Prep Time 15 minutes
Cook Time 20 minutes
Total Time 35 minutes
Servings: 6
Course: Breakfast, lunch
Cuisine: Indian, Punjabi
Calories: 210

Ingredients
  

  • 2 cups (240 g) Whole wheat flour
  • 1/4 tsp Salt (for dough)
  • 3/4 cup (180ml) Water (adjust as needed)
  • 1 tsp Oil
  • cups (200 g) Fresh paneer, finely grated
  • 1/4 tsp Salt (for paneer feeling)
  • 1 tbsp Fresh coriander leaves, finely chopped
  • 1 to 1½ tbsp Oil or butter (for cooking)

Method
 

  1. Prepare the Dough
    Add whole wheat flour and salt to a mixing bowl.

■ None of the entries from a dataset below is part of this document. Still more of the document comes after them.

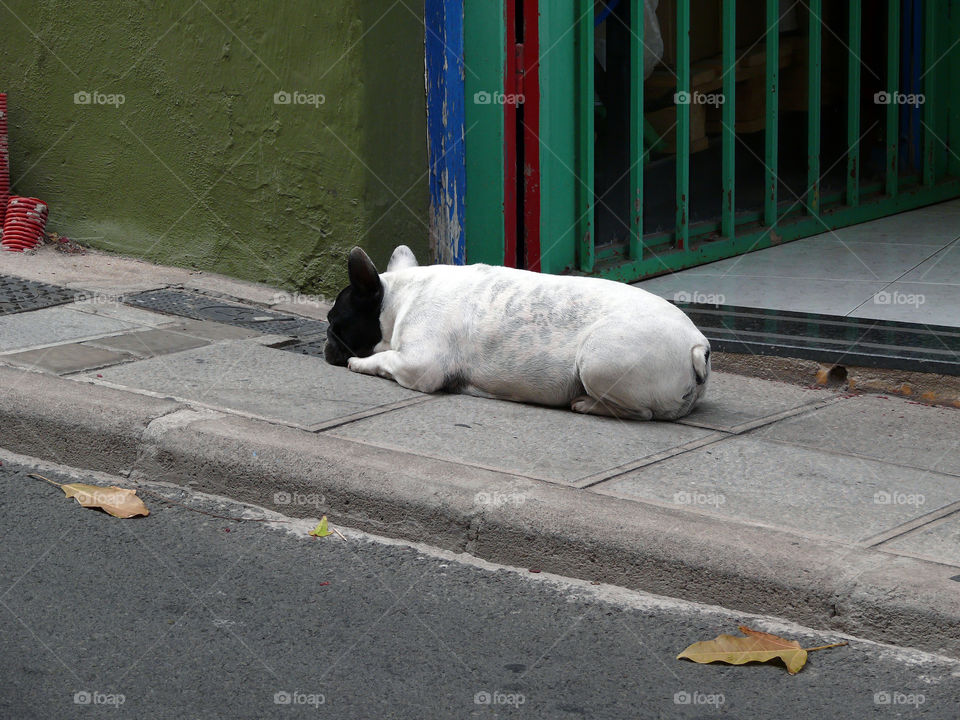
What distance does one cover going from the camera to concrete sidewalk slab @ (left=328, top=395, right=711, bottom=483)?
4.76 meters

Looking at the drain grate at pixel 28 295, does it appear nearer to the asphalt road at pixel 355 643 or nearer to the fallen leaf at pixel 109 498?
the fallen leaf at pixel 109 498

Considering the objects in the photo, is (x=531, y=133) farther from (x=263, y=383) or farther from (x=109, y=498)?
(x=109, y=498)

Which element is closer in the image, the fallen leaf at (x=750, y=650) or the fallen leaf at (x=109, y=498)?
the fallen leaf at (x=750, y=650)

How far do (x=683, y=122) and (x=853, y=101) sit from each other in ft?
7.45

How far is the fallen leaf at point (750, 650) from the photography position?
352 cm

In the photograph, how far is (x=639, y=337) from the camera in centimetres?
514

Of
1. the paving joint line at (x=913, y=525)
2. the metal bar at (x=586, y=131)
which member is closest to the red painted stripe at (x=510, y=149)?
the metal bar at (x=586, y=131)

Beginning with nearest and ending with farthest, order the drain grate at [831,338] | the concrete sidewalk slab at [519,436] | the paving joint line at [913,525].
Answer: the paving joint line at [913,525] < the concrete sidewalk slab at [519,436] < the drain grate at [831,338]

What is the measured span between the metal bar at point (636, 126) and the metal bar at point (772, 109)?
1.42 meters

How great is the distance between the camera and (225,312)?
23.1 feet

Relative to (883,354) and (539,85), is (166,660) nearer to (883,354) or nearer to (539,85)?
(883,354)

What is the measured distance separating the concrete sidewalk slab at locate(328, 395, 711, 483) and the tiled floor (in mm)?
2254

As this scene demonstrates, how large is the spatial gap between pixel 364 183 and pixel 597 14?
1.75 m

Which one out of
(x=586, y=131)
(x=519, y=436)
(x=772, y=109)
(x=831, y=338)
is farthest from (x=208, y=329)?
(x=772, y=109)
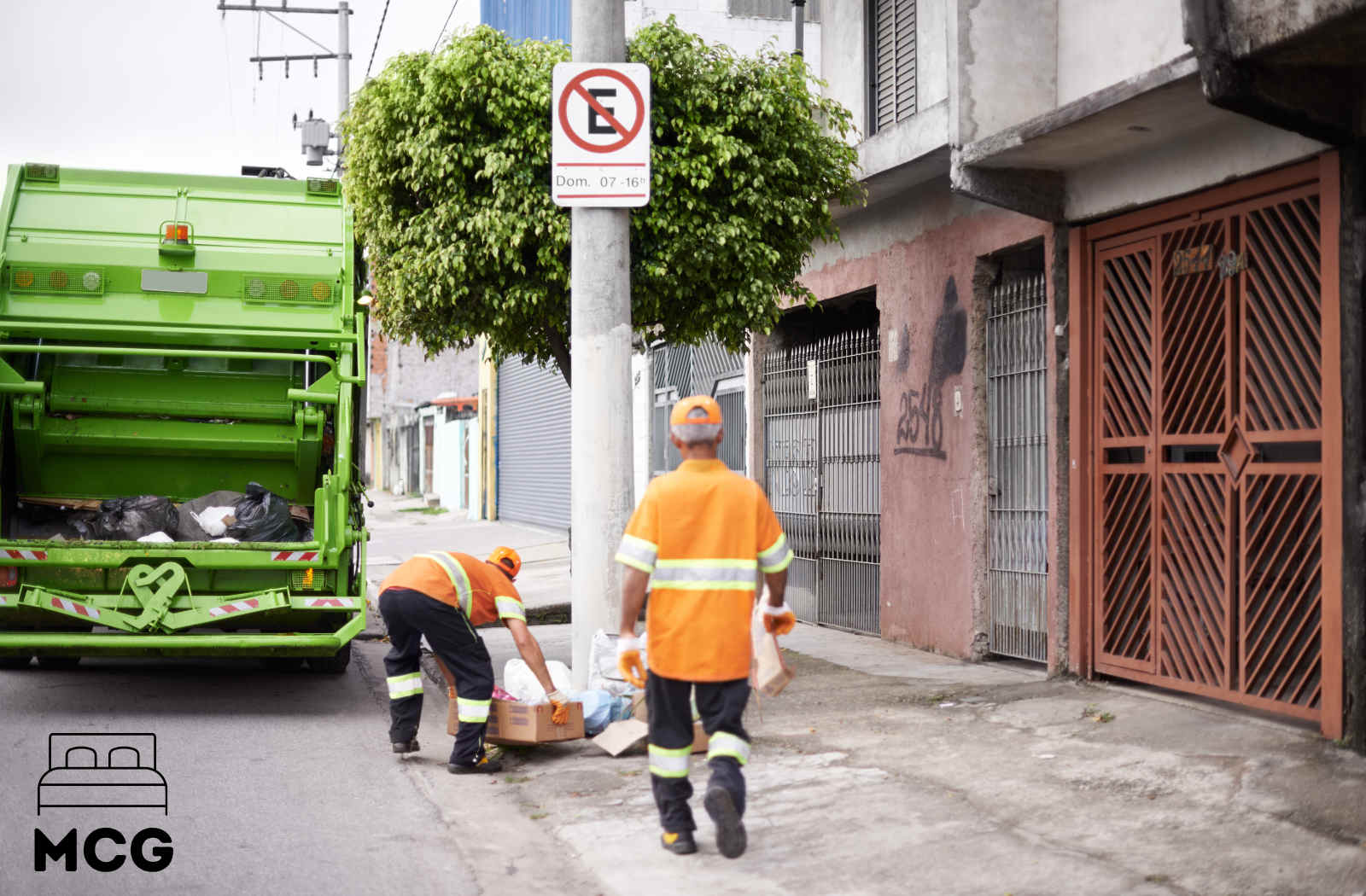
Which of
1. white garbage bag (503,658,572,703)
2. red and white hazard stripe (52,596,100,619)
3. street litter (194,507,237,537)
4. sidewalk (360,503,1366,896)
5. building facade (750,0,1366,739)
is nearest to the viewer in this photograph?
sidewalk (360,503,1366,896)

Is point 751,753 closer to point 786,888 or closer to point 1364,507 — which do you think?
point 786,888

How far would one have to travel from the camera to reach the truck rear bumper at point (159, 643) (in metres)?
7.80

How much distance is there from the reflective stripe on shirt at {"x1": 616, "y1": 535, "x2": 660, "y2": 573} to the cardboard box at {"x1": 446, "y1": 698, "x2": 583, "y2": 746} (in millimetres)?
1942

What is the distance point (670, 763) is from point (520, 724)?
6.07 ft

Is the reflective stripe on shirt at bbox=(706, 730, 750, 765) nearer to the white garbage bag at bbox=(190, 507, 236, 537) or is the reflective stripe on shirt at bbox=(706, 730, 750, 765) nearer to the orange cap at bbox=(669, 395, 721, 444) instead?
the orange cap at bbox=(669, 395, 721, 444)

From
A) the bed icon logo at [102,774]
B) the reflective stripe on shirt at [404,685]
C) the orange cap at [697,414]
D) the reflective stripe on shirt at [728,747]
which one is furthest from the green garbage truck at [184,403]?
the reflective stripe on shirt at [728,747]

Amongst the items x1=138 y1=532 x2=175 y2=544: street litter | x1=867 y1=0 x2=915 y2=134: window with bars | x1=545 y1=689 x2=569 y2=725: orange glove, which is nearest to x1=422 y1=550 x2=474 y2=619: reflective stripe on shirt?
x1=545 y1=689 x2=569 y2=725: orange glove

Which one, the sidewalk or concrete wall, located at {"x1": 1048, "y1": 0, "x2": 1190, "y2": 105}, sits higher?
concrete wall, located at {"x1": 1048, "y1": 0, "x2": 1190, "y2": 105}

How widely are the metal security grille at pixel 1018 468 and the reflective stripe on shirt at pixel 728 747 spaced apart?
446 cm

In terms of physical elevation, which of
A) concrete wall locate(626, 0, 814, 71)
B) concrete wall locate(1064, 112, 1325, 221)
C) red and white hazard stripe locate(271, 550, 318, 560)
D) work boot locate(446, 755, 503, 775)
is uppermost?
concrete wall locate(626, 0, 814, 71)

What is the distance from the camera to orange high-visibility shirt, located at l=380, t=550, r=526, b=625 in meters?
6.67

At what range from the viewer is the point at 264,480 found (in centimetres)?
937

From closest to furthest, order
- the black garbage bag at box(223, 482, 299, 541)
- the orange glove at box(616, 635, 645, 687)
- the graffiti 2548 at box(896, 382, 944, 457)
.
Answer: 1. the orange glove at box(616, 635, 645, 687)
2. the black garbage bag at box(223, 482, 299, 541)
3. the graffiti 2548 at box(896, 382, 944, 457)

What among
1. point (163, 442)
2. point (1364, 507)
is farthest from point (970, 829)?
point (163, 442)
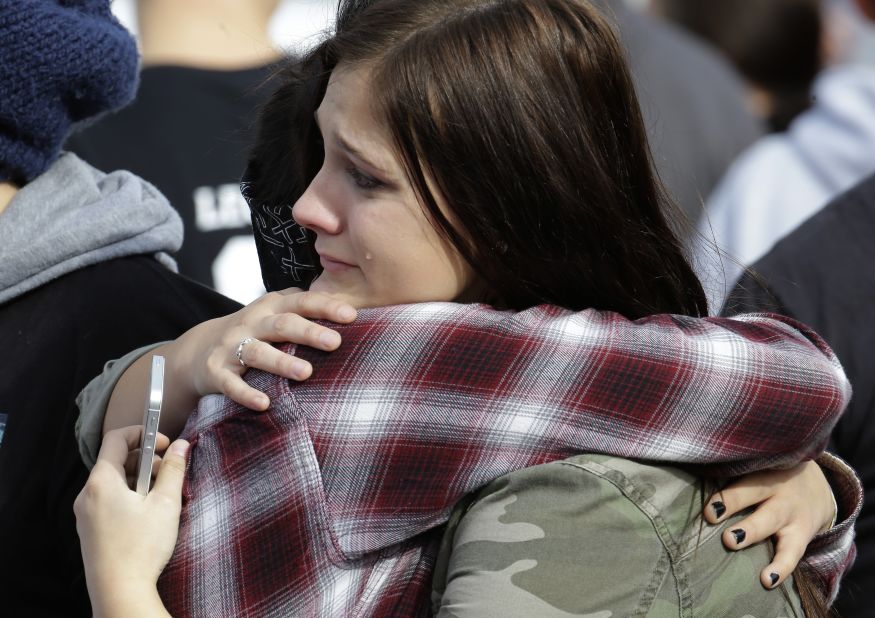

Gradually add water and knead to form a soft, smooth dough. Add oil and knead again for 1 minute. Cover and rest for 10 minutes.
  2. Make the Paneer Filling
    In a bowl, combine grated paneer, salt, and chopped coriander leaves if using. Mix gently. Keep the filling smooth and crumb-free for easy rolling.
  3. Divide the Dough
    Divide the rested dough into 6 equal portions. Roll each portion into a smooth ball.
  4. Stuff the Paratha
    Roll one dough ball into a small disc. Place about 2 to 3 tablespoons of paneer filling in the center. Gather the edges, seal gently, and flatten slightly.
  5. Roll Gently
    Dust lightly with flour and roll into a 6 to 7 inch round, applying gentle pressure to avoid tearing.
  6. Cook the Paratha
    Heat a pan over medium heat. Place the rolled paratha on the hot pan. Cook until light brown spots appear, then flip. Apply a small amount of oil or butter and cook both sides until soft and lightly golden.
  7. Repeat
    Repeat with the remaining dough balls and filling.
  8. Serve Warm
    Serve hot or warm with yogurt or mild sides.

Nutrition

Calories: 210kcalCarbohydrates: 28gProtein: 7gFat: 8g

Notes

  • For younger kids, skip herbs entirely and keep seasoning minimal.
  • Always grate paneer finely to prevent tearing and ensure a soft texture.
  • Cook on medium or low heat to keep the paratha soft.
 
Storage & Reheating
  • Refrigeration: Store cooked parathas in an airtight container for up to 2 days.
  • Reheating: Reheat on a pan over low heat until warm and soft.
  • Freezing: Freeze cooked parathas without butter for up to 1 month.